WHAT NEEDS TO BE DONE:
What lines in the listing include "frames"? Return a copy of each.

━━ DATA FOR THIS TASK

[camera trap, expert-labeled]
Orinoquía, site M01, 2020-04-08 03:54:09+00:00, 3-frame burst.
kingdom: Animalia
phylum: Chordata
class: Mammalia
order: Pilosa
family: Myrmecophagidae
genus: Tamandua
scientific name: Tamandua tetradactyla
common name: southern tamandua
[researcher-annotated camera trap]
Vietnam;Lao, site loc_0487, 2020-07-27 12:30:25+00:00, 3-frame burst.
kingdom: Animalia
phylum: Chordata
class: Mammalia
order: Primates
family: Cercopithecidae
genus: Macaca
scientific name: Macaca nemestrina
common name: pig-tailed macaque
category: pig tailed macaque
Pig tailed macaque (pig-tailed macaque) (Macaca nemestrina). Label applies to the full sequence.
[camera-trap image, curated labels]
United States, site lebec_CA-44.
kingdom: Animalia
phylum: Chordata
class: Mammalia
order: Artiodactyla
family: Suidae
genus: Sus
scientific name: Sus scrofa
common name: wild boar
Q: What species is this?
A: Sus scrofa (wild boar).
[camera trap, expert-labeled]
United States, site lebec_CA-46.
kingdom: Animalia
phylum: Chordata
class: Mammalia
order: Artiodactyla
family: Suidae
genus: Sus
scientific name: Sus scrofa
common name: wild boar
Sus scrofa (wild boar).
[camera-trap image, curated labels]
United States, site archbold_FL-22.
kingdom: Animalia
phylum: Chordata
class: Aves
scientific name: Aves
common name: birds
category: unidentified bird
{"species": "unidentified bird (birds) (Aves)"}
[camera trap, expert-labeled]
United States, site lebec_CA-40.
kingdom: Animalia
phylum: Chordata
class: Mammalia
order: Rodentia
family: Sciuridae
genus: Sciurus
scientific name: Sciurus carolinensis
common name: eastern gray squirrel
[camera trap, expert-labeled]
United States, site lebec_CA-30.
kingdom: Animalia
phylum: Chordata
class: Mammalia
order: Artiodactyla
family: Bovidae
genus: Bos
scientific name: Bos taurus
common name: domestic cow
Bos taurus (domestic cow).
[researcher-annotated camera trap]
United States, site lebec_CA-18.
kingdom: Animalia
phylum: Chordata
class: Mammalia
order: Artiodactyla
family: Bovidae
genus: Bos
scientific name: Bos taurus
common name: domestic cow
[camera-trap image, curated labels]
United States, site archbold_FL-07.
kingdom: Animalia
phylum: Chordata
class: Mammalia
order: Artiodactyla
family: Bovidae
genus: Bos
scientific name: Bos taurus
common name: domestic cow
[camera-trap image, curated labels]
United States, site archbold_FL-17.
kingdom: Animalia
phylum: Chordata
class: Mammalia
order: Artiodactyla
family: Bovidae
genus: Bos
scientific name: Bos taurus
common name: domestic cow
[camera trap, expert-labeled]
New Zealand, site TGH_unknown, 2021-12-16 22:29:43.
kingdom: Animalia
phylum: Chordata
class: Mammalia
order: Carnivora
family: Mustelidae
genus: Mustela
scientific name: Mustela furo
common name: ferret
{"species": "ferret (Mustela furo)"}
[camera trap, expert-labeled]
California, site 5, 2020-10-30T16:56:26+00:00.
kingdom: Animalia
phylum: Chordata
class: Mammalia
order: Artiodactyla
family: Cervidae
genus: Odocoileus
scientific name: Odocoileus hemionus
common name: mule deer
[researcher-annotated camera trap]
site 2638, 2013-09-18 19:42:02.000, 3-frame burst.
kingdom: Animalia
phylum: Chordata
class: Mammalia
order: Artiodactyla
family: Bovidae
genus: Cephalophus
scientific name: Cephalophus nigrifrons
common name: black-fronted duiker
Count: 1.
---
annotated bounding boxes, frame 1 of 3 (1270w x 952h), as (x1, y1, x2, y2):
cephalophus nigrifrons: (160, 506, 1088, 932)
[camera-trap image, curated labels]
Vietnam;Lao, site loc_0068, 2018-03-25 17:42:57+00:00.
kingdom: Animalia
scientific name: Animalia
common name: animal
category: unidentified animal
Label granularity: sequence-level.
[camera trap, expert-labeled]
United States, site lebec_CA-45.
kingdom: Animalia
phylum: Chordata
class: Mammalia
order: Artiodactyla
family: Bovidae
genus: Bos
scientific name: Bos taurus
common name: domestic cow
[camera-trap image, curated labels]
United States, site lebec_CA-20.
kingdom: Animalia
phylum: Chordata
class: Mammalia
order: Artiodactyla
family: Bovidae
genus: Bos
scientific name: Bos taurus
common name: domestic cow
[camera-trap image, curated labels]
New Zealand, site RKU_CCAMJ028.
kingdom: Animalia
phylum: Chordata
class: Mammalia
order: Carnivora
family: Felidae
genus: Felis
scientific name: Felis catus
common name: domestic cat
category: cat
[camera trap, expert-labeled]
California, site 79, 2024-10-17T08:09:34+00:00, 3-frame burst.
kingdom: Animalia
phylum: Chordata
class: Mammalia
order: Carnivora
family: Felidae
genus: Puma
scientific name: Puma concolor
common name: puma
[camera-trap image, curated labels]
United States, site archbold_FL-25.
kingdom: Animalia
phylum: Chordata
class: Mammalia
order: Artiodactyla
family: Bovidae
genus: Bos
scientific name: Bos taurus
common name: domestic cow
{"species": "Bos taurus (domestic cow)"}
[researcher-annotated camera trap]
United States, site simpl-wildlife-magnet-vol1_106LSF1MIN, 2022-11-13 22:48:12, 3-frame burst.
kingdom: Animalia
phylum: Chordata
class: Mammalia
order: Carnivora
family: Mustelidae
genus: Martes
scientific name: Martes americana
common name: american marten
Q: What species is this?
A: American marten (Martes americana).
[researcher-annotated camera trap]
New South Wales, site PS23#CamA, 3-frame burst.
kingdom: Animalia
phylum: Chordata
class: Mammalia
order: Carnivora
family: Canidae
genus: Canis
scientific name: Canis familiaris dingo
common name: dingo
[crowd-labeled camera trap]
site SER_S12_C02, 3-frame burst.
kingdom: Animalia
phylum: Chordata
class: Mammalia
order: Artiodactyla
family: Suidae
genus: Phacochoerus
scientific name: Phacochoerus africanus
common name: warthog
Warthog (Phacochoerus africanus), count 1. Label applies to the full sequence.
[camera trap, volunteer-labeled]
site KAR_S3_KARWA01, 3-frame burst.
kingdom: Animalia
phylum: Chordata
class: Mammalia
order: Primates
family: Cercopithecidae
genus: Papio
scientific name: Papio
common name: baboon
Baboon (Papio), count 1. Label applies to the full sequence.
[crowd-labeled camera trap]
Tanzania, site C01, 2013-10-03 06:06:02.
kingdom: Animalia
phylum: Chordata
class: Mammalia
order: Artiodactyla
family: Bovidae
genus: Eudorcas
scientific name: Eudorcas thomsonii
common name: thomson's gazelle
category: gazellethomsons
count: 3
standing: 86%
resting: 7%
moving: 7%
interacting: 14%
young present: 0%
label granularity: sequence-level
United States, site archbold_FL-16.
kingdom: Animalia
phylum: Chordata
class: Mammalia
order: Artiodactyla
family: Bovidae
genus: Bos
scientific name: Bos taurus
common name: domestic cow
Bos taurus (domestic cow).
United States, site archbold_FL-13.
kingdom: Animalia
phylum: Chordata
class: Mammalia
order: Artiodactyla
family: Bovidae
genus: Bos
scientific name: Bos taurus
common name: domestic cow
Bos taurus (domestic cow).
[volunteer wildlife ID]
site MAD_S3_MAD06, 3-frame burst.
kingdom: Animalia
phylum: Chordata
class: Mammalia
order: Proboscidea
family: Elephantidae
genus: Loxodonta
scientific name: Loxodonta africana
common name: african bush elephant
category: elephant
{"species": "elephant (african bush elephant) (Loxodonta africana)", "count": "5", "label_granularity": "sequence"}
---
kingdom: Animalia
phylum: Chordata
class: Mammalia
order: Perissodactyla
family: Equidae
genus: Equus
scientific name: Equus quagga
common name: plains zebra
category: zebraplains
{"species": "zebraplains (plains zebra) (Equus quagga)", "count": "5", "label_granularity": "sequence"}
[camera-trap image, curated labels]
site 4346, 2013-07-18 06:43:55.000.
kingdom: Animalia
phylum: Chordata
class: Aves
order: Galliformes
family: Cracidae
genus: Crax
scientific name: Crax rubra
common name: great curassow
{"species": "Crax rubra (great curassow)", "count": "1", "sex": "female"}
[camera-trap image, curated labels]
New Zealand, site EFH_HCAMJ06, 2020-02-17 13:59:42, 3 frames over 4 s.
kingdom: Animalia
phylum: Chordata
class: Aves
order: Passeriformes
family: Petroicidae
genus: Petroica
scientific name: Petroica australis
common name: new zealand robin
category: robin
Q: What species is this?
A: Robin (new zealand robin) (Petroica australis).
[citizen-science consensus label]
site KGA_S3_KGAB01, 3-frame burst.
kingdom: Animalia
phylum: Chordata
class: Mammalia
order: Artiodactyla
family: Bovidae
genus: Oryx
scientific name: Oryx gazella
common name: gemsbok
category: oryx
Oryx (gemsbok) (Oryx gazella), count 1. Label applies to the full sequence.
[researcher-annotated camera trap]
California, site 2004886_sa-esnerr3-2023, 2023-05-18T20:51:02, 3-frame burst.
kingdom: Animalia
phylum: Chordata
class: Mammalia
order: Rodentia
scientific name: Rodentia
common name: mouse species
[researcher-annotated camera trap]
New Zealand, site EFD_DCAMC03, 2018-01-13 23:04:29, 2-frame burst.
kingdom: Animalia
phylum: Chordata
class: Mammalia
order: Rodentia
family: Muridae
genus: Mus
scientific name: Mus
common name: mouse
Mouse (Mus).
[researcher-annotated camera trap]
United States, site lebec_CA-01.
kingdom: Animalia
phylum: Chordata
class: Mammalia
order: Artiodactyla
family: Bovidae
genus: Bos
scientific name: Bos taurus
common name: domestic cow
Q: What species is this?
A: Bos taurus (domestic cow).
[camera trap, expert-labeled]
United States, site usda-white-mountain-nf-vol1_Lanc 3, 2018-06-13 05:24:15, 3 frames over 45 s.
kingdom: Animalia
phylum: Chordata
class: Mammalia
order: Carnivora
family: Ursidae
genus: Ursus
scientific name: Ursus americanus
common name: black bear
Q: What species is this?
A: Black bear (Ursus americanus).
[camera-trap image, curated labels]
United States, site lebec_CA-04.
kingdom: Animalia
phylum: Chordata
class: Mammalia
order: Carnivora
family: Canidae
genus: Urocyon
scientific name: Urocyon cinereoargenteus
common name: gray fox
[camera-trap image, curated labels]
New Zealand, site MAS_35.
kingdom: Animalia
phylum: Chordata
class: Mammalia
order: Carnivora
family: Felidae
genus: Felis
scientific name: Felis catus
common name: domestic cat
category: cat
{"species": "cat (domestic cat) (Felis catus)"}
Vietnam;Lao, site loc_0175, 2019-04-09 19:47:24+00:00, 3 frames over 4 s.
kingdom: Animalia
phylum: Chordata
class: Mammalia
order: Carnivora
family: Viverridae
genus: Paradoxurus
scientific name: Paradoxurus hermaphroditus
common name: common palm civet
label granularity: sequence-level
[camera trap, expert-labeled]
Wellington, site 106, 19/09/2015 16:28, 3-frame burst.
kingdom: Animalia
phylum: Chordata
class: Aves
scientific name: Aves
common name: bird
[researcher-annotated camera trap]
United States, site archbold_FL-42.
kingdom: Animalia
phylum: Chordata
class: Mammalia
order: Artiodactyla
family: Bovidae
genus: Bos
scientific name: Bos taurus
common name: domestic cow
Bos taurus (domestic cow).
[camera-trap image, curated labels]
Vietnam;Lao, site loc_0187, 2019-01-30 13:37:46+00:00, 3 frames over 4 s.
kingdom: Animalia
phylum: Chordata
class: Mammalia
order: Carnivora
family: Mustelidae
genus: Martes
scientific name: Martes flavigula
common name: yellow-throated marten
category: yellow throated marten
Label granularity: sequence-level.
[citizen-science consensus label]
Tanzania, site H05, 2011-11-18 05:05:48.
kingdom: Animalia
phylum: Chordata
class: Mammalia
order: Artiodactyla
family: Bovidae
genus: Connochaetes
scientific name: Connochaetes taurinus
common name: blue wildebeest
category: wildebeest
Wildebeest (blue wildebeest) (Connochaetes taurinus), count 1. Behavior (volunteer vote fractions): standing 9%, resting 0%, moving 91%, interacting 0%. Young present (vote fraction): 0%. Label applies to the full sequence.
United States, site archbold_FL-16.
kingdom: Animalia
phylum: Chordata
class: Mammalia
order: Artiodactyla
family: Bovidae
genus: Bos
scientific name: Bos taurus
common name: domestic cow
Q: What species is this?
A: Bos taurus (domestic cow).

━━━━

RESPONSE AREA:
New Zealand, site EFH_HCAMJ06, 2020-02-17 13:59:42, 3 frames over 4 s.
United States, site usda-white-mountain-nf-vol1_Lanc 3, 2018-06-13 05:24:15, 3 frames over 45 s.
Vietnam;Lao, site loc_0175, 2019-04-09 19:47:24+00:00, 3 frames over 4 s.
Vietnam;Lao, site loc_0187, 2019-01-30 13:37:46+00:00, 3 frames over 4 s.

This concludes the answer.